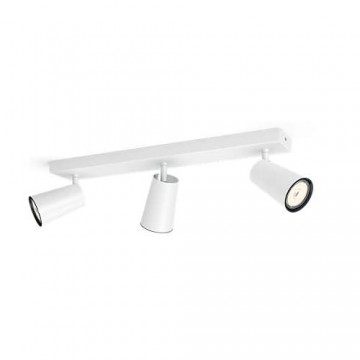 Philips opbouwspot myliving paisley 5057331pn wwwlamp123nl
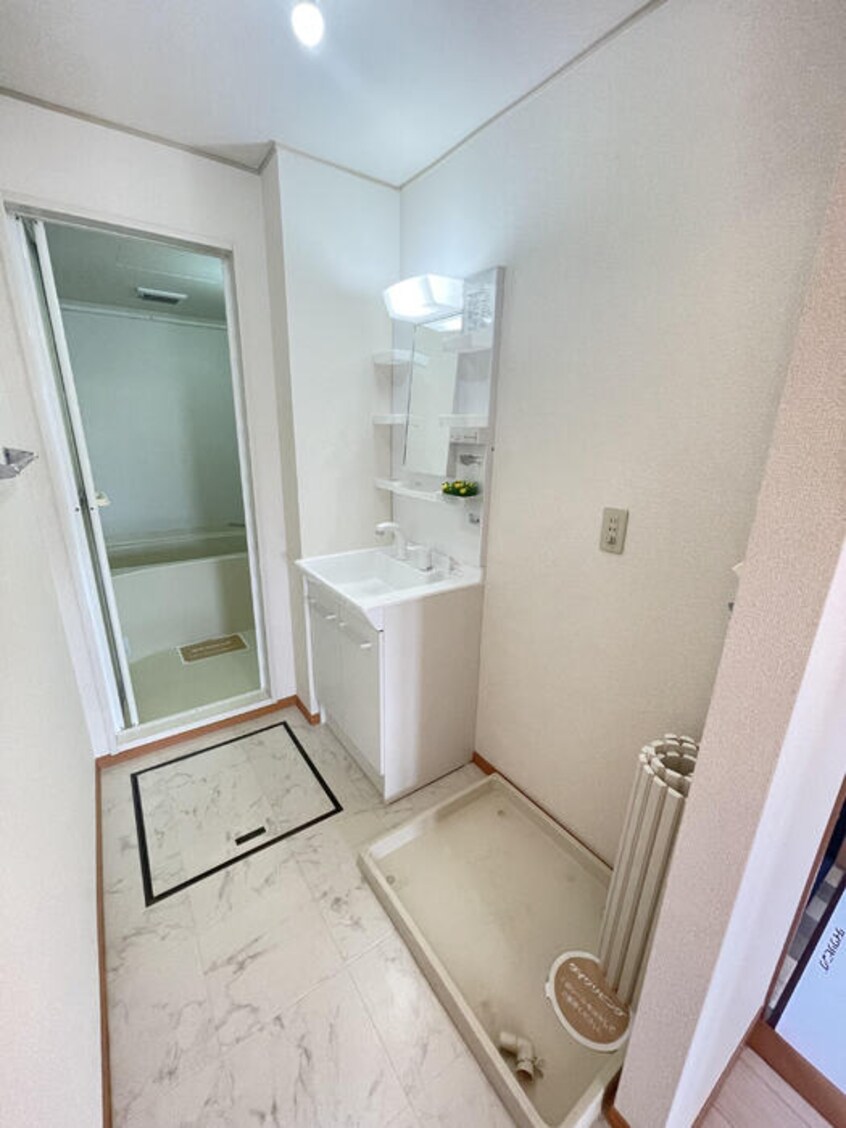  吉備線<桃太郎線>/総社駅 徒歩8分 2階 築24年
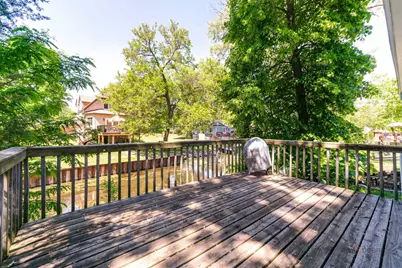 42360 N Willow Street, Antioch, IL 60002 - Photo 21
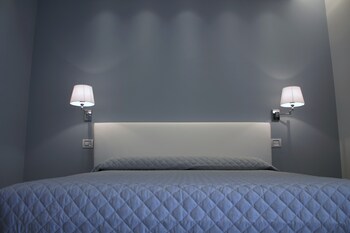 Villa Capodarco B&B,Capodarco>>Ancona,4 star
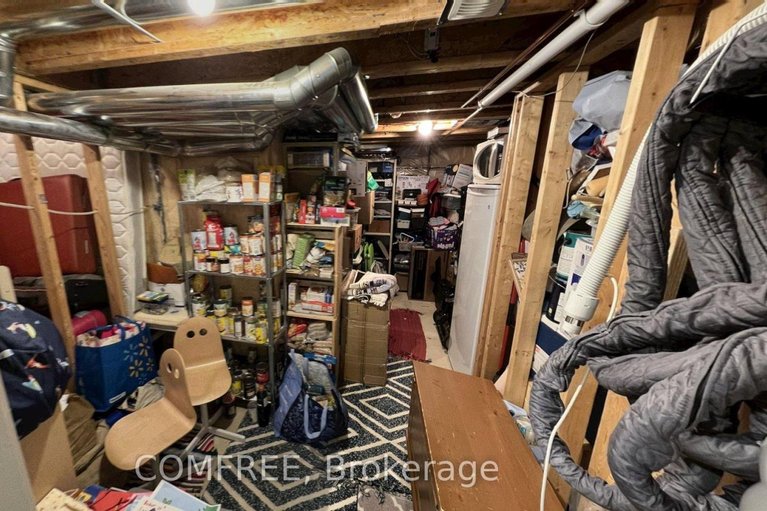 29454048/294-waymark-crescent/emerald-meadowstrailwest/ottawa/ontario/K2M0A5_29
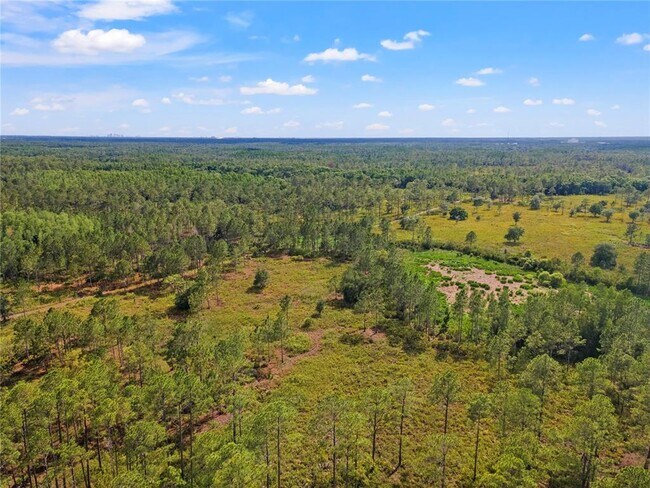 Building Photo - 9307 Poplar Creek Ct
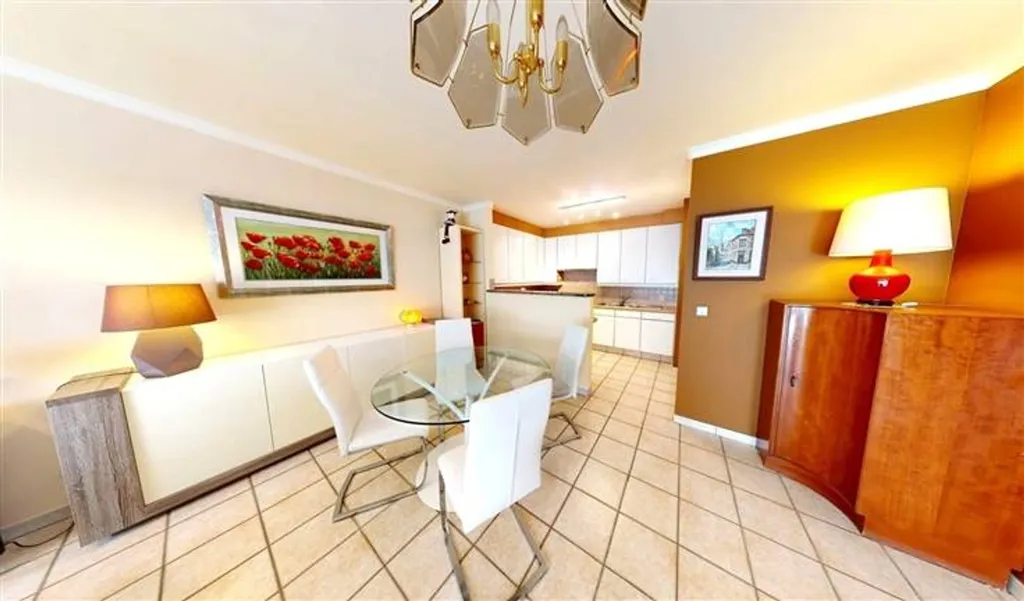 dining_room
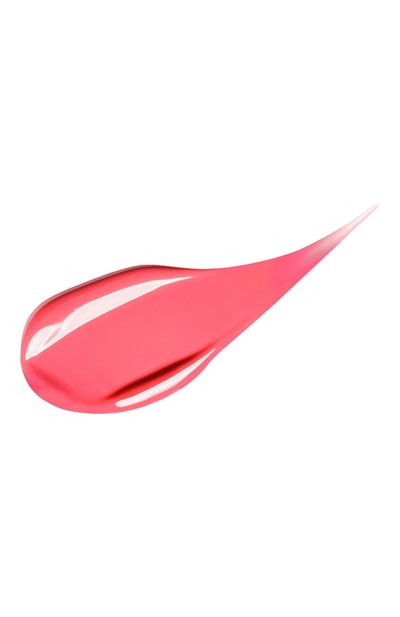 Жидкая помада с эффектом глянцевого сияния, 2 (8ml) CLÉ DE PEAU BEAUTÉ цвета по цене 5280 руб., арт. 15692CP, фото 2 Жидкая помада с эффектом глянцевого сияния, 2 (8ml) CLÉ DE PEAU BEAUTÉ, арт. 15692CP, фото 2
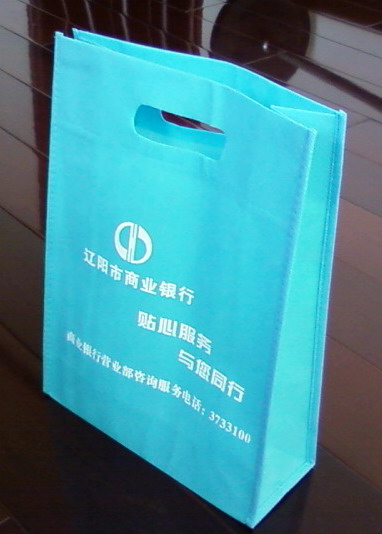 �\�ݟo������ �\�ݭh(hu��n)���� �\�ݏV��� 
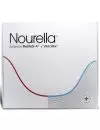 Nourella® Kit (Retilex-A y Vercilex) - Crema 30 ml y 60 Tabletas - UP Pharma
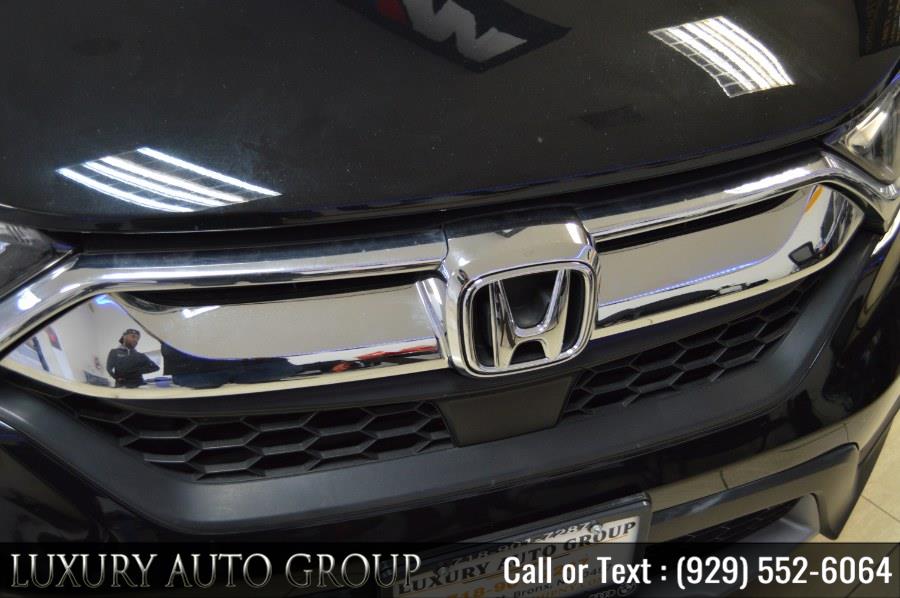 2017 Honda CR-V EX-L AWD, available for sale in Bronx, New York | Luxury Auto Group. Bronx, New York 2017 Honda CR-V EX-L AWD, available for sale in Bronx, New York | Luxury Auto Group. Bronx, New York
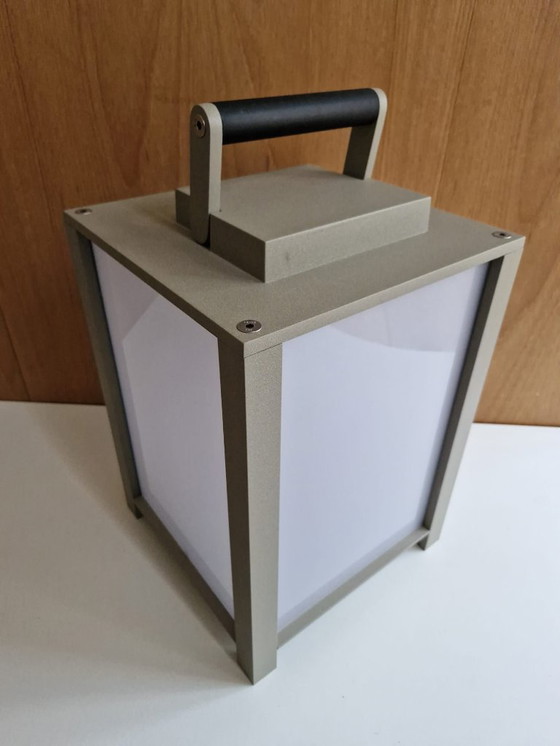 Image 1 of Kabaz Design tragbare Außenleuchte – Modulare Beleuchtungsinstrumente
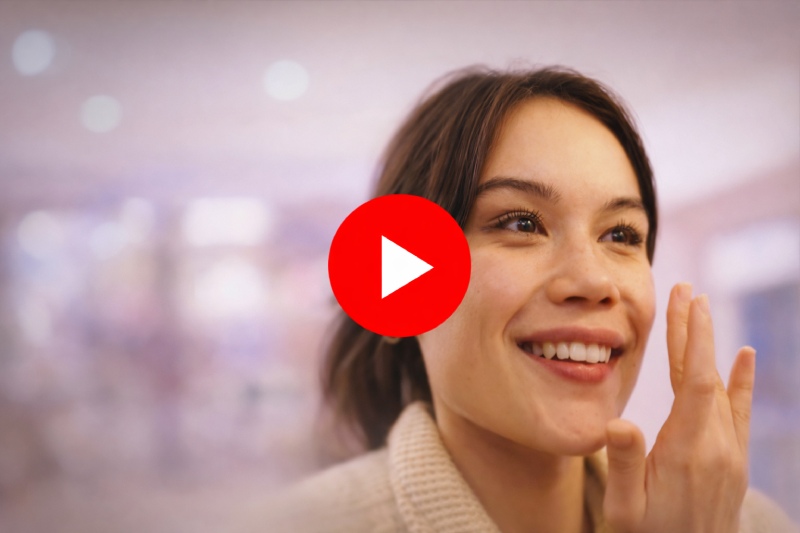 Watch the BOGO video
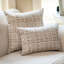 Coussin Fairfield-656504725-656504728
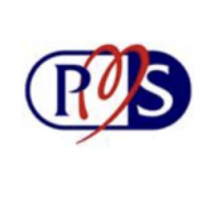 PINANG MEDICAL SUPPLIES SDN BHD company logo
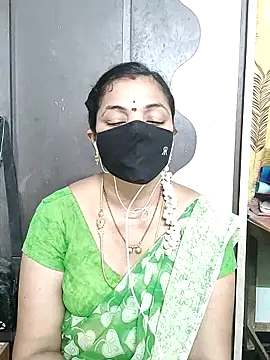 Leela 555 online show from June 2026 03:29:02 AM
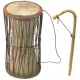 GLOCKENSPIEL GEWA 838.050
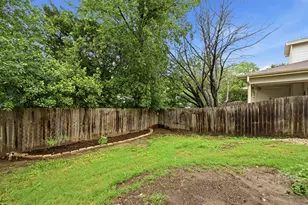 3306 Thomas Kincheon St, Austin, TX 78745 - Photo 20
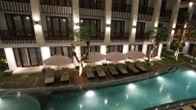 Grand La Walon Hotel, фото 4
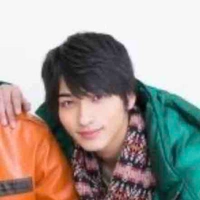 Nonomura Hikari(Hikari)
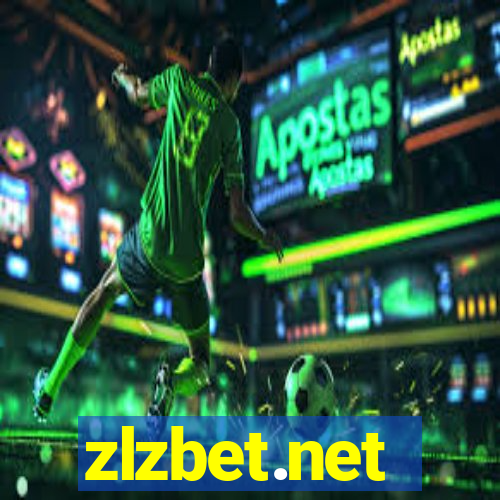 zlzbet.net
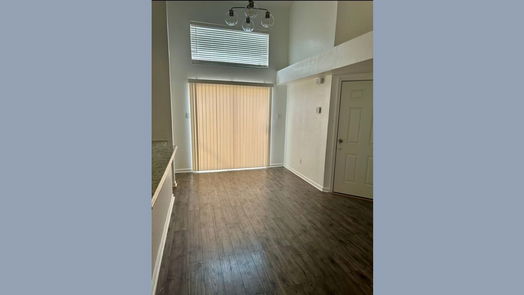 Houston 1-story, 3-bed 13151 Bamboo Forest Trail-idx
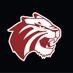 Trinity Soccer (@tuwsoccer) Twitter profile photo Trinity Soccer (@tuwsoccer) Twitter profile photo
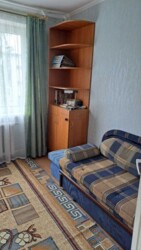 ������ 3-� ������� �������� �� ������� ��� �111830218 ���� 2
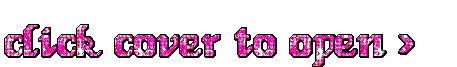 z61a5d6ba95527.gif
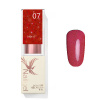 Lady G 007 - gélový lak 8 Ml Lady G 007 - gélový lak 8 Ml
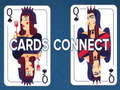 Játék Cards Connect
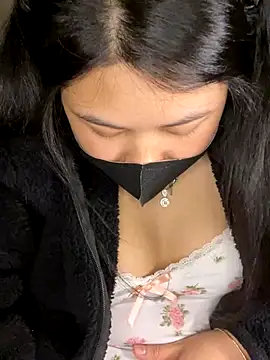 naney__ - Naney__'s free webcam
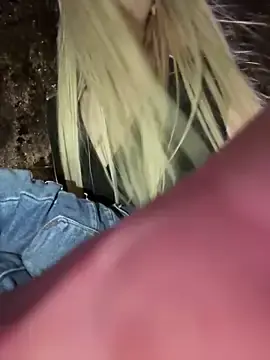 Stripchat Adult Video Chat of AlyssaFoxx_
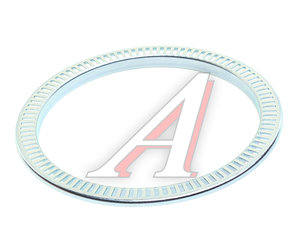 Кольцо АБС MERCEDES (168x202x12.5) FEBI 23220, 9463340615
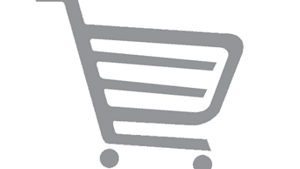 CartNav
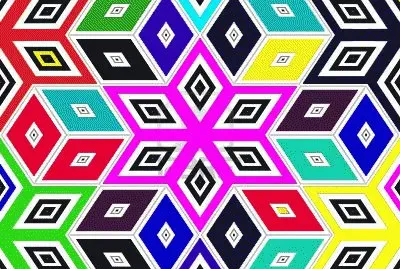 FaraÃ³n jigsaw puzzle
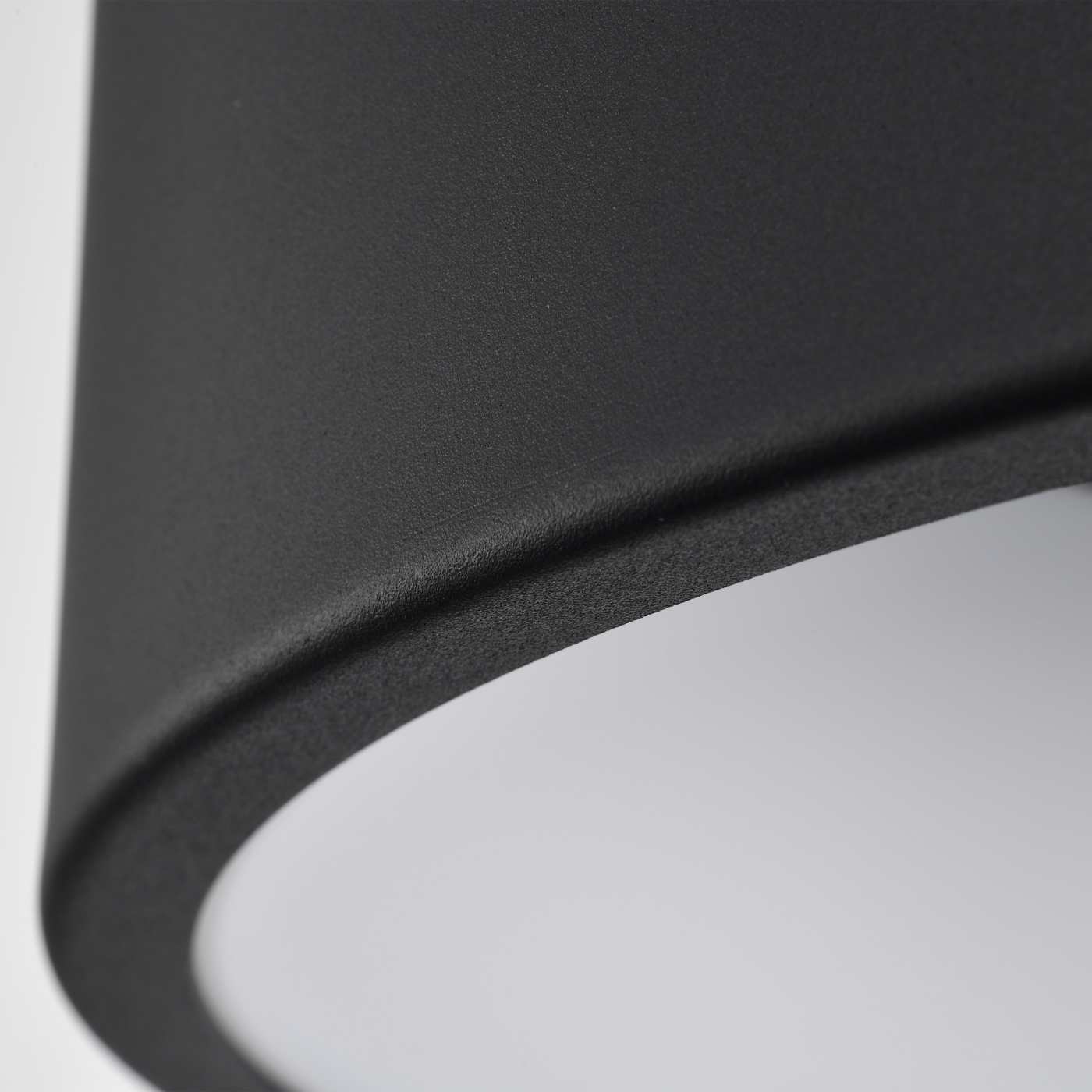 ORBIT LED 20W FLUSH MOUNT - 62-1452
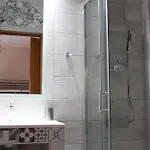 Chrissi-renovated 2026, Just 20m From The Apartment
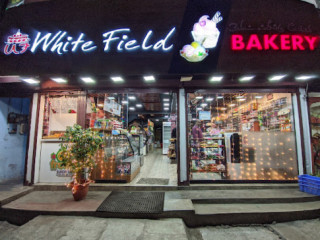 White Field Bangalore Mobile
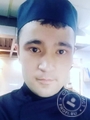 Шарипов Сухроб Рустамович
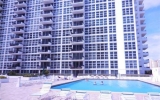 531 N OCEAN BL # 1003 Pompano Beach, FL 33062 - Image 15450172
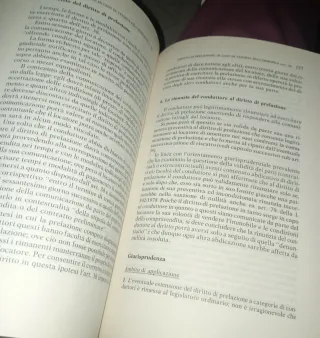 Locazioni ad uso non abitativo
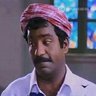 Profilbild von 🤔எனக்கொரு டவுட்டு!?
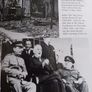Laurence Rees/ World War Two/ Behind Closed Doors/ Stalin,The Nazis & the West/2008 Image 4
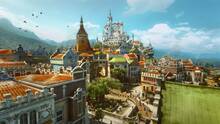 Imagen 419 de The Witcher 3: Wild Hunt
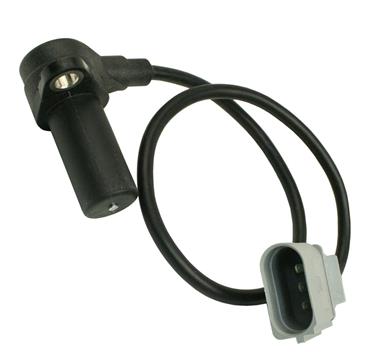 Engine Crankshaft Position Sensor BA 180-0487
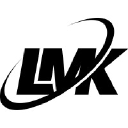 LMK Solutions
• • • • •
Rewrite all of the rows above, replacing "Bronx, New York" with "Queens, New York" and keeping everything else the same. Leave the pictures out.

== SOLVED EXERCISE ==
 Philips opbouwspot myliving paisley 5057331pn wwwlamp123nl
  吉備線<桃太郎線>/総社駅 徒歩8分 2階 築24年
 42360 N Willow Street, Antioch, IL 60002 - Photo 21
 Villa Capodarco B&B,Capodarco>>Ancona,4 star
 29454048/294-waymark-crescent/emerald-meadowstrailwest/ottawa/ontario/K2M0A5_29
 Building Photo - 9307 Poplar Creek Ct
 dining_room
 Жидкая помада с эффектом глянцевого сияния, 2 (8ml) CLÉ DE PEAU BEAUTÉ цвета по цене 5280 руб., арт. 15692CP, фото 2 Жидкая помада с эффектом глянцевого сияния, 2 (8ml) CLÉ DE PEAU BEAUTÉ, арт. 15692CP, фото 2
 �\�ݟo������ �\�ݭh(hu��n)���� �\�ݏV��� 
 Nourella® Kit (Retilex-A y Vercilex) - Crema 30 ml y 60 Tabletas - UP Pharma
 2017 Honda CR-V EX-L AWD, available for sale in Queens, New York | Luxury Auto Group. Queens, New York 2017 Honda CR-V EX-L AWD, available for sale in Queens, New York | Luxury Auto Group. Queens, New York
 Image 1 of Kabaz Design tragbare Außenleuchte – Modulare Beleuchtungsinstrumente
 Watch the BOGO video
 Coussin Fairfield-656504725-656504728
 PINANG MEDICAL SUPPLIES SDN BHD company logo
 Leela 555 online show from June 2026 03:29:02 AM
 GLOCKENSPIEL GEWA 838.050
 3306 Thomas Kincheon St, Austin, TX 78745 - Photo 20
 Grand La Walon Hotel, фото 4
 Nonomura Hikari(Hikari)
 zlzbet.net
 Houston 1-story, 3-bed 13151 Bamboo Forest Trail-idx
 Trinity Soccer (@tuwsoccer) Twitter profile photo Trinity Soccer (@tuwsoccer) Twitter profile photo
 ������ 3-� ������� �������� �� ������� ��� �111830218 ���� 2
 z61a5d6ba95527.gif
 Lady G 007 - gélový lak 8 Ml Lady G 007 - gélový lak 8 Ml
 Játék Cards Connect
 naney__ - Naney__'s free webcam
 Stripchat Adult Video Chat of AlyssaFoxx_
 Кольцо АБС MERCEDES (168x202x12.5) FEBI 23220, 9463340615
 CartNav
 FaraÃ³n jigsaw puzzle
 ORBIT LED 20W FLUSH MOUNT - 62-1452
 Chrissi-renovated 2026, Just 20m From The Apartment
 White Field Bangalore Mobile
 Шарипов Сухроб Рустамович
 531 N OCEAN BL # 1003 Pompano Beach, FL 33062 - Image 15450172
 Locazioni ad uso non abitativo
 Profilbild von 🤔எனக்கொரு டவுட்டு!?
Laurence Rees/ World War Two/ Behind Closed Doors/ Stalin,The Nazis & the West/2008 Image 4
 Imagen 419 de The Witcher 3: Wild Hunt
 Engine Crankshaft Position Sensor BA 180-0487
 LMK Solutions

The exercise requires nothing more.